18.14.          Administration Costs.  The Company shall bear all costs and expenses incurred in administering the Plan, including expenses of issuing Shares pursuant to any Options or other Awards granted hereunder.
 
18.15.          Uncertificated Shares.  To the extent that the Plan provides for issuance of certificates to reflect the transfer of Shares, the transfer of such Shares may nevertheless be effected on a noncertificated basis, to the extent not prohibited by applicable law or the rules of any stock exchange.
 
18.16.          No Fractional Shares.  An Option or other Award shall not be exercisable with respect to a fractional Share or the lesser of fifty (50) shares or the full number of Shares then subject to the Option or other Award.  No fractional Shares shall be issued upon the exercise or payment of an Option or other Award and any such fractions shall be rounded to the nearest whole number.
 
18.17.          Participants.  Notwithstanding any provision of the Plan to the contrary, in order to comply with the laws or practices of countries in which the Company, any Affiliate, and/or any Subsidiary operates or has Employees, Non-Employee Directors or Consultants, the Committee, in its sole discretion, shall have the power and authority to:
 
(a)
Determine which Affiliates and Subsidiaries shall be covered by the Plan;
 
(b)
Determine which Employees, Non-Employee Directors and/or Consultants are eligible to participate in the Plan;
 
(c)
Grant Awards (including substitutes for Awards), and modify the terms and conditions of any Awards, on such terms and conditions as the Committee determines necessary or appropriate to permit participation in the Plan by individuals otherwise eligible to so participate, or otherwise to comply with applicable laws or conform to applicable requirements or practices of the applicable jurisdictions;
 
(d)
Establish subplans and adopt or modify exercise procedures and other terms and procedures, to the extent such actions may be necessary or advisable.
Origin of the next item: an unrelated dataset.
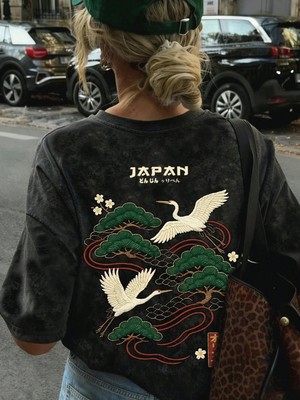 Touz Japan Life Baskılı Yıkamalı Vintage Unisex Oversize T-Shirt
Any subplans and modifications to Plan terms and procedures established under this Section 18.18 by the Committee shall be attached to the Plan as appendices; and
 
(e)
Take any action, before or after an Award is made, that the Committee, in its discretion, deems advisable to obtain approval or comply with any necessary local government regulatory exemptions or approvals.
 
Notwithstanding the above, the Committee may not take any actions hereunder, and no Awards shall be granted, that would violate any applicable law.